**Consignes:**
A. Répondez aux questions suivantes d'après l'extrait sur Pokémon.
(i) À quel rythme les jeux s'enchaînent-ils ?
(ii) Quelle série a réussi à briser son cycle de sortie annuelle ?
(iii) Combien de temps a-t-il fallu pour que le fait de râler finisse par fonctionner ?
B. Indiquez si chacun des énoncés suivants est conforme à l'extrait sur Pokémon, en citant les mots qui tranchent.
(i) Écarlate et Violet ont battu les records de précommande.
(ii) Les idées font défaut à la franchise.
(iii) Le studio concerné est qualifié de petit studio.
C. Restituez fidèlement le passage de l'extrait sur Pokémon qui commence aux mots « Si même Call » et s'arrête après les mots « et Perle Scintillante. ».

┌─ Extrait proposé

Fun fact : développer un jeu prend du temps
Mais comment pourrait-il en être autrement, puisque Pokémon s’efforce à enchaîner les jeux comme si la série allait instantanément tomber dans l’oubli en faisant une pause ? Le résultat n’était pas très dur à deviner dès la première bande-annonce pour la 9G, et c’est évidemment ce qui s’est passé. Il aurait fallu des mois, voire même des années de développement pour que sorte un jeu poli, stable, bref digne d’être vendu au prix fort. Au lieu de ça, la marche forcée continue, les jeux s’enchaînent tous les deux ans, et tant pis.
Si même Call of Duty a réussi à briser son cycle de sortie annuelle, Pokémon doit pouvoir prendre le temps de respirer. D’autant plus qu’on ne parle pas d’un petit studio qui risquerait de se mettre dans le rouge sans sortir de jeu de la série principale. Et vraiment, au pire du pire, meubler avec des spin-offs confiés à d’autre studio comme pour Diamant Étincelant et Perle Scintillante.
Les chances que cela arrive sont cependant extrêmement minces. Écarlate et Violet ont explosé les records de précommande, et sont bien partis pour faire de même avec les records des ventes. Autant dire que les espoirs sont minces de voir un quelconque dirigeant se dire que lever le pied serait une bonne idée. Mais ce n’est pas grave. Râler et encore râler devant la pauvreté des titres proposés a fini par fonctionner, même si cela a pris facilement dix ans. Alors tel un vieux coucou, nous serons là à répéter en boucle la même chose. Que Game Freak arrête avec ces sorties resserrées qu’elle ne peut pas gérer depuis bien trop longtemps, et délègue. Laisser le temps aux équipes de produire, sereinement, quelque chose de fini. Car les idées sont présentes, là n’est pas la question. En l’état, la franchise va dans le mur, et mérite mieux que ça.

└─
┌─ Données enregistrées

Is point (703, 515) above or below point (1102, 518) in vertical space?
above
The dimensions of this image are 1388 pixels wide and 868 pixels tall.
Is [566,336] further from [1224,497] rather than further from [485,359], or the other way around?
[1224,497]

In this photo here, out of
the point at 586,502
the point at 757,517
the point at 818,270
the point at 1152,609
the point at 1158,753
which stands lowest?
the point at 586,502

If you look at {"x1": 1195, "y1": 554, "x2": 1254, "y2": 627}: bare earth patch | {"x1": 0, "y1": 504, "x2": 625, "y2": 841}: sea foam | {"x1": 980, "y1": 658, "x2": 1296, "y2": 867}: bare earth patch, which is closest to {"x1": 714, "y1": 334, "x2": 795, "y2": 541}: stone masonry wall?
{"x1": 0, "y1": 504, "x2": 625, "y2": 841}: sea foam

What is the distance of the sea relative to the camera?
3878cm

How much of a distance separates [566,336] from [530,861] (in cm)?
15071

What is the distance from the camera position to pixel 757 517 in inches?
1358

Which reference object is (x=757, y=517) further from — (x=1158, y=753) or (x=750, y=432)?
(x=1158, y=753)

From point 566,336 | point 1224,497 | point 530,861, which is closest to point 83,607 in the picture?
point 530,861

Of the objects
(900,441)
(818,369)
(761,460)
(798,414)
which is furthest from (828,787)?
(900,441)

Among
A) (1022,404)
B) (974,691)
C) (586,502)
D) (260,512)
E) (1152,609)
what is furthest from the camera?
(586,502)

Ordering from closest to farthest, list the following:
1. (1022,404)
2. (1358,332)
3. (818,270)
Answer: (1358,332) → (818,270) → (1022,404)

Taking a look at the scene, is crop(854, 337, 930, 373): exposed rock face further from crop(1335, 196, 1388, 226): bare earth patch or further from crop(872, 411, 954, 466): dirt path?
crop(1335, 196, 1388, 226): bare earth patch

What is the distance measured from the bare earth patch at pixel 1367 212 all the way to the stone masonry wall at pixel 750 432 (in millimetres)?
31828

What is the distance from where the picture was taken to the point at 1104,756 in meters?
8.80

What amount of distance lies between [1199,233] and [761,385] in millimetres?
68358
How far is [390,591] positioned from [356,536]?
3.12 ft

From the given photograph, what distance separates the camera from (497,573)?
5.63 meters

└─

**Corrigé:**
A.
(i) Tous les deux ans.
(ii) Call of Duty.
(iii) Facilement dix ans.

B.
(i) Oui : « Écarlate et Violet ont explosé les records de précommande ».
(ii) Non : « Car les idées sont présentes, là n’est pas la question. »
(iii) Non : « on ne parle pas d’un petit studio ».

C.
Si même Call of Duty a réussi à briser son cycle de sortie annuelle, Pokémon doit pouvoir prendre le temps de respirer. D’autant plus qu’on ne parle pas d’un petit studio qui risquerait de se mettre dans le rouge sans sortir de jeu de la série principale. Et vraiment, au pire du pire, meubler avec des spin-offs confiés à d’autre studio comme pour Diamant Étincelant et Perle Scintillante.